(Stored items)
• • • • • • •

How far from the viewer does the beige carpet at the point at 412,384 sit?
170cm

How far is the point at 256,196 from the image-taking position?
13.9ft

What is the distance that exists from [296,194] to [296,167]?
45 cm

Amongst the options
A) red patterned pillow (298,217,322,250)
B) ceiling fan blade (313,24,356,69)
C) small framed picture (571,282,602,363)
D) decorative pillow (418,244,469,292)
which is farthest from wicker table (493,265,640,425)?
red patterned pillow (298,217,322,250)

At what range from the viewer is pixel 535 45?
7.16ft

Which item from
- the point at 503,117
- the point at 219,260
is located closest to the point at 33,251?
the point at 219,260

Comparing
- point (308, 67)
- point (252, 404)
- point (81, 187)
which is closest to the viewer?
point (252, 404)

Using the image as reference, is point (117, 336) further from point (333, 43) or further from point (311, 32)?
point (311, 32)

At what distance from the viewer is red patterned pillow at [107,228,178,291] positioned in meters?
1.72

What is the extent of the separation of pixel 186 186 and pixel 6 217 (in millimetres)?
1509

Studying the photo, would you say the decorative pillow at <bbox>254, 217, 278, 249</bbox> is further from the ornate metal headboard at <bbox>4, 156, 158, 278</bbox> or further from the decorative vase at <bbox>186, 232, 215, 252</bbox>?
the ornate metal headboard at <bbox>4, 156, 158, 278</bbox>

• • • • • • •

EXERCISE INSTRUCTIONS
Will you print all of the rows above again, word for word and unchanged?

EXERCISE OUTPUT
How far from the viewer does the beige carpet at the point at 412,384 sit?
170cm

How far is the point at 256,196 from the image-taking position?
13.9ft

What is the distance that exists from [296,194] to [296,167]?
45 cm

Amongst the options
A) red patterned pillow (298,217,322,250)
B) ceiling fan blade (313,24,356,69)
C) small framed picture (571,282,602,363)
D) decorative pillow (418,244,469,292)
which is farthest from wicker table (493,265,640,425)?
red patterned pillow (298,217,322,250)

At what range from the viewer is pixel 535 45?
7.16ft

Which item from
- the point at 503,117
- the point at 219,260
is located closest to the point at 33,251?
the point at 219,260

Comparing
- point (308, 67)
- point (252, 404)
- point (81, 187)
which is closest to the viewer?
point (252, 404)

Using the image as reference, is point (117, 336) further from point (333, 43) or further from point (311, 32)?
point (311, 32)

At what distance from the viewer is red patterned pillow at [107,228,178,291] positioned in meters?
1.72

What is the extent of the separation of pixel 186 186 and pixel 6 217 (in millimetres)?
1509

Studying the photo, would you say the decorative pillow at <bbox>254, 217, 278, 249</bbox> is further from the ornate metal headboard at <bbox>4, 156, 158, 278</bbox> or further from the decorative vase at <bbox>186, 232, 215, 252</bbox>?
the ornate metal headboard at <bbox>4, 156, 158, 278</bbox>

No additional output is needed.